Isabelle, veillant jour et nuit sa fille, attribuait l’égarement d’esprit de la pauvre enfant à la violence de la fièvre et au terrible souvenir du carnage des habitants de Saint-Pierre. Un grand abattement, une extrême faiblesse, succédèrent à la maladie de Jeannette ; revenue à Domrémy, elle dut rester au lit pendant quelques semaines, mais ses rêves lui retraçaient les mêmes images que son délire. Elle éprouva d’ailleurs un vif chagrin : sa marraine avait été, sans que l’on pût s’expliquer cette cruauté, l’une des victimes des Anglais ; son cadavre fut retrouvé percé de coups. Jeannette pleura Sybille, autant par tendre affection que par regret d’être à jamais séparée de celle qui lui contait de si merveilleuses légendes, d’ailleurs à jamais gravées dans sa mémoire.




Deux mois se passèrent. Jeannette touchait à l’âge de quatorze ans ; elle semblait revenue à la santé ; cependant, les symptômes de sa puberté n’ayant pas paru, elle ressentait fréquemment des douleurs de tête presque intolérables, suivies de vertiges et d’éblouissements.

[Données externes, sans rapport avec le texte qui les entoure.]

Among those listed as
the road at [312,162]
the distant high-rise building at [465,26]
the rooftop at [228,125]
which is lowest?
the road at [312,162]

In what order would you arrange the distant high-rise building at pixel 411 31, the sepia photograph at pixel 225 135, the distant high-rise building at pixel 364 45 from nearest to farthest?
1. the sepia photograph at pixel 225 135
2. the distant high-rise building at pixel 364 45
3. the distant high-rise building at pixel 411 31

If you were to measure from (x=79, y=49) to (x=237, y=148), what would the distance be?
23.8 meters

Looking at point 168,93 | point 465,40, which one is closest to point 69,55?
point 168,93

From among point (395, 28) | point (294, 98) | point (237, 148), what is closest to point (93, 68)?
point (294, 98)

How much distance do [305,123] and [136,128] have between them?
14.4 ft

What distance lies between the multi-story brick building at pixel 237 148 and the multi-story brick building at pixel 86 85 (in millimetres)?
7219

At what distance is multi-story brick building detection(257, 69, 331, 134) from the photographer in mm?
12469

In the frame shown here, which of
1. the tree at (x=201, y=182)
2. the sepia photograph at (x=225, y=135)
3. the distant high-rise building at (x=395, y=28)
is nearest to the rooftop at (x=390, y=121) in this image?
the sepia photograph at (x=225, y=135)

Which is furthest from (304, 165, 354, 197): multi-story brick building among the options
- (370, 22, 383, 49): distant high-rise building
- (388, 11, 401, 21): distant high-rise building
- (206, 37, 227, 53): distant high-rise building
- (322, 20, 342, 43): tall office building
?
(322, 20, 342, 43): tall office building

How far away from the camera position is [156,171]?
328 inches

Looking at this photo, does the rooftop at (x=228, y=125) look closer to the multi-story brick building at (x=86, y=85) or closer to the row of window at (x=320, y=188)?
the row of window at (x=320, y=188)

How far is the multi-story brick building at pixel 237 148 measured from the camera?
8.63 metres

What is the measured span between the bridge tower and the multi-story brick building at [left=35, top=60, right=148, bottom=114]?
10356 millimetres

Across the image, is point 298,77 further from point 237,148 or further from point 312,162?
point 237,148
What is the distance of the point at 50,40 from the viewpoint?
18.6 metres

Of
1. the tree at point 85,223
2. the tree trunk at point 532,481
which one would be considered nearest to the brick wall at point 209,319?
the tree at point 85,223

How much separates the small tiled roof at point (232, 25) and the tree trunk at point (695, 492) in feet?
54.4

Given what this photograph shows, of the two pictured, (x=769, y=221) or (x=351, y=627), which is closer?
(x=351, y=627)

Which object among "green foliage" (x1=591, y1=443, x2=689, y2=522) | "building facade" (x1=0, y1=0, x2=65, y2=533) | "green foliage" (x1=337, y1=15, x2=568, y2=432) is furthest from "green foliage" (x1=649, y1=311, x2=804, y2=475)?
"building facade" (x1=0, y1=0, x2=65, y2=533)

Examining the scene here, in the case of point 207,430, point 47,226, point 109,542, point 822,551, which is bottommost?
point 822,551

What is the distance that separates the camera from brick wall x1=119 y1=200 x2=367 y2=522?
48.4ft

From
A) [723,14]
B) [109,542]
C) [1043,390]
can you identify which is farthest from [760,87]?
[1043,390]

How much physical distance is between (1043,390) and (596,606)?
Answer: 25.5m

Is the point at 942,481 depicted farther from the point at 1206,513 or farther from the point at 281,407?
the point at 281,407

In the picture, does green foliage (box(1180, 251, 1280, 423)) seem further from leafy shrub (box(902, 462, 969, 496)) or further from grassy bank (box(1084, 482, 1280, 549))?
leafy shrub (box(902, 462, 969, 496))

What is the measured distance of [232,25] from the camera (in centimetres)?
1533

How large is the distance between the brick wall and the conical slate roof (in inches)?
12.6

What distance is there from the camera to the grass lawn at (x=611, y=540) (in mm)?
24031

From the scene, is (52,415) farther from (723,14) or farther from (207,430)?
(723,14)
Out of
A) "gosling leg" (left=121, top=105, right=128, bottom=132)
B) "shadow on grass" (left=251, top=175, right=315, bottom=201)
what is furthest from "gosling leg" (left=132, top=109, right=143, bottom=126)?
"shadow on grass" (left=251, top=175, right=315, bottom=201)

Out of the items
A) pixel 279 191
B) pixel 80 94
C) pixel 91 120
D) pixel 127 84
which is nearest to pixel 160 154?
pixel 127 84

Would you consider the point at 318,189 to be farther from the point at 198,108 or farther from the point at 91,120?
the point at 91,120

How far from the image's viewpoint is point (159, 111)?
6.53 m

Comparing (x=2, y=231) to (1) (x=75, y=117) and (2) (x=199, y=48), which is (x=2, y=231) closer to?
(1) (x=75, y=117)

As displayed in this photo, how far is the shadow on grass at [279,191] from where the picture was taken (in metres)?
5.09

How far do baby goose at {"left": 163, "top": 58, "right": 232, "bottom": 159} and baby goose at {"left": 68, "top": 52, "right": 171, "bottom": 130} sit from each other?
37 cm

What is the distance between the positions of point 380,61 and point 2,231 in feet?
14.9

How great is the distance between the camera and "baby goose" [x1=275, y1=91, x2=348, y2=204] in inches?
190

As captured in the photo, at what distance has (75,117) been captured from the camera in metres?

Isabelle, d’autant plus inquiète qu’elle se rappelait les paroles du médecin, alla de nouveau le consulter ; il répondit : « — que l’émotion violente causée par l’invasion des Anglais et par le spectacle de leurs cruautés avait dû jeter une perturbation profonde dans l’organisation de la jeune fille ; mais que ses maux cesseraient lorsque, plus tard sans doute, les lois de la nature suivraient leur cours. »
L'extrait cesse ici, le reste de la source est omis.